+++ GIVEN ENTRIES +++

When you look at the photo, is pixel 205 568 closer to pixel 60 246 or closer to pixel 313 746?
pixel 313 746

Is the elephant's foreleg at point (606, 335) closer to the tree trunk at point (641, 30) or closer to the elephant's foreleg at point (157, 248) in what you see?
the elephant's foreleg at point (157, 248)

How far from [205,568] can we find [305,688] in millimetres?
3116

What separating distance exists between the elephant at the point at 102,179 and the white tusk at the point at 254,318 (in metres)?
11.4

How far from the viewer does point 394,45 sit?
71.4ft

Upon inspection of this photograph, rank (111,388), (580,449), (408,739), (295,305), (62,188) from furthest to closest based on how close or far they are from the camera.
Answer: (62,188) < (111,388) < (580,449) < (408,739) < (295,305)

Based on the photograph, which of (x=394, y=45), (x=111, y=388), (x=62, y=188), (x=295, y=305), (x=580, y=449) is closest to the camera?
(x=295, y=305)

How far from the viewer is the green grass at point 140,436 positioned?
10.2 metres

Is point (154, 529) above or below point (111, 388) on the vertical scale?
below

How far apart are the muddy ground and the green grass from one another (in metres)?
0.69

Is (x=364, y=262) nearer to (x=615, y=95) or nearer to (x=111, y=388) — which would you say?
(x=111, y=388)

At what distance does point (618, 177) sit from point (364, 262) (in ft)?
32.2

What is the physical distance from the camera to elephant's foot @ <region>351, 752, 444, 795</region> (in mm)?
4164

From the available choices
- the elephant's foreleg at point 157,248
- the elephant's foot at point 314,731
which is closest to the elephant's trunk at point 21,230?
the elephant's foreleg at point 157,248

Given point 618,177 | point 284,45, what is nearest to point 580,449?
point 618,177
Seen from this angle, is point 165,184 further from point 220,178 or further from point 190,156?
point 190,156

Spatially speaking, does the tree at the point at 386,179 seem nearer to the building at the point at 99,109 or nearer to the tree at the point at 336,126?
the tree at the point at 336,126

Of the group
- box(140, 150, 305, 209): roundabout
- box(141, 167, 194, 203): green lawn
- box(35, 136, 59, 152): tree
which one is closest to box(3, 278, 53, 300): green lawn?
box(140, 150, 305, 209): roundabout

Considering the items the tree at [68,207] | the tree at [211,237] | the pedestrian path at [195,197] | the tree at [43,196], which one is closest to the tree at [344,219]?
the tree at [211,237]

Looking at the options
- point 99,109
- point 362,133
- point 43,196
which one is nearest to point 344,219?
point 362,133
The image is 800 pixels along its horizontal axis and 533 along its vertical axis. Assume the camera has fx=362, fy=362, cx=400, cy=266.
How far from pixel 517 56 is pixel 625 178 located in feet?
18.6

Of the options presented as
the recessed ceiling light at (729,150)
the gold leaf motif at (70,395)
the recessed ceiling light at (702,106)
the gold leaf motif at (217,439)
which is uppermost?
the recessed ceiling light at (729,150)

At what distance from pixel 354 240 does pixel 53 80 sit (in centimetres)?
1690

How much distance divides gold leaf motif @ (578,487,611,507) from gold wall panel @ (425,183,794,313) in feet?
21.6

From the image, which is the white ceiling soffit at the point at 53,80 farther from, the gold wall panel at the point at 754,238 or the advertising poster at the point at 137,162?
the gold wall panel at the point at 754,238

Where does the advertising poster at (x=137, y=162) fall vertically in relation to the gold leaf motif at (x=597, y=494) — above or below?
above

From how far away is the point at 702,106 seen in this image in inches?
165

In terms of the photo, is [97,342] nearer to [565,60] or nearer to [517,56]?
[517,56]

+++

### PROBLEM REQUIREMENTS
Please reproduce every row above word for word, keeping the original order.

### ANSWER IN FULL
When you look at the photo, is pixel 205 568 closer to pixel 60 246 or closer to pixel 313 746?
pixel 313 746

Is the elephant's foreleg at point (606, 335) closer to the tree trunk at point (641, 30) or closer to the elephant's foreleg at point (157, 248) in what you see?
the elephant's foreleg at point (157, 248)

How far from [205,568] can we find [305,688] in millimetres?
3116

What separating distance exists between the elephant at the point at 102,179 and the white tusk at the point at 254,318 (in metres)?
11.4

How far from the viewer does point 394,45 sit?
71.4ft

Upon inspection of this photograph, rank (111,388), (580,449), (408,739), (295,305), (62,188) from furthest to closest based on how close or far they are from the camera.
Answer: (62,188) < (111,388) < (580,449) < (408,739) < (295,305)

Based on the photograph, which of (x=394, y=45), (x=111, y=388), (x=62, y=188), (x=295, y=305), (x=580, y=449) is closest to the camera?
(x=295, y=305)

How far from the viewer is the green grass at point 140,436 positioned?
10.2 metres

Is point (154, 529) above or below point (111, 388) on the vertical scale?
below

How far apart are the muddy ground and the green grass from one another (in metres)?
0.69

Is (x=364, y=262) nearer to (x=615, y=95) or nearer to (x=111, y=388) — which would you say?
(x=111, y=388)

At what distance does point (618, 177) sit from point (364, 262) (in ft)?
32.2

What is the physical distance from the camera to elephant's foot @ <region>351, 752, 444, 795</region> (in mm)?
4164

From the available choices
- the elephant's foreleg at point 157,248
- the elephant's foot at point 314,731
which is closest to the elephant's trunk at point 21,230?
the elephant's foreleg at point 157,248

Given point 618,177 | point 284,45, what is nearest to point 580,449?
point 618,177
Seen from this angle, is point 165,184 further from point 220,178 or further from point 190,156?
point 190,156

Spatially speaking, does the tree at the point at 386,179 seem nearer to the building at the point at 99,109 or nearer to the tree at the point at 336,126?
the tree at the point at 336,126

Of the group
- box(140, 150, 305, 209): roundabout
- box(141, 167, 194, 203): green lawn
- box(35, 136, 59, 152): tree
which one is closest to box(3, 278, 53, 300): green lawn?
box(140, 150, 305, 209): roundabout

Considering the items the tree at [68,207] | the tree at [211,237] | the pedestrian path at [195,197] | the tree at [43,196], which one is closest to the tree at [344,219]?
the tree at [211,237]

Looking at the options
- point 99,109
- point 362,133
- point 43,196
which one is nearest to point 344,219?
point 362,133
The image is 800 pixels along its horizontal axis and 533 along its vertical axis. Assume the camera has fx=362, fy=362, cx=400, cy=266.
How far from pixel 517 56 is pixel 625 178 located in feet?
18.6

Of the options presented as
the recessed ceiling light at (729,150)
the gold leaf motif at (70,395)
the recessed ceiling light at (702,106)
the gold leaf motif at (217,439)
which is uppermost?
the recessed ceiling light at (729,150)

At what distance from pixel 354 240 does pixel 53 80 sit (in centimetres)?
1690

How much distance divides gold leaf motif @ (578,487,611,507) from gold wall panel @ (425,183,794,313) in feet?
21.6

From the image, which is the white ceiling soffit at the point at 53,80 farther from, the gold wall panel at the point at 754,238 or the advertising poster at the point at 137,162?
the gold wall panel at the point at 754,238

Where does the advertising poster at (x=137, y=162) fall vertically in relation to the gold leaf motif at (x=597, y=494) — above or below?
above

From how far away is the point at 702,106 seen in this image in inches?
165

In terms of the photo, is [97,342] nearer to [565,60] or nearer to [517,56]?
[517,56]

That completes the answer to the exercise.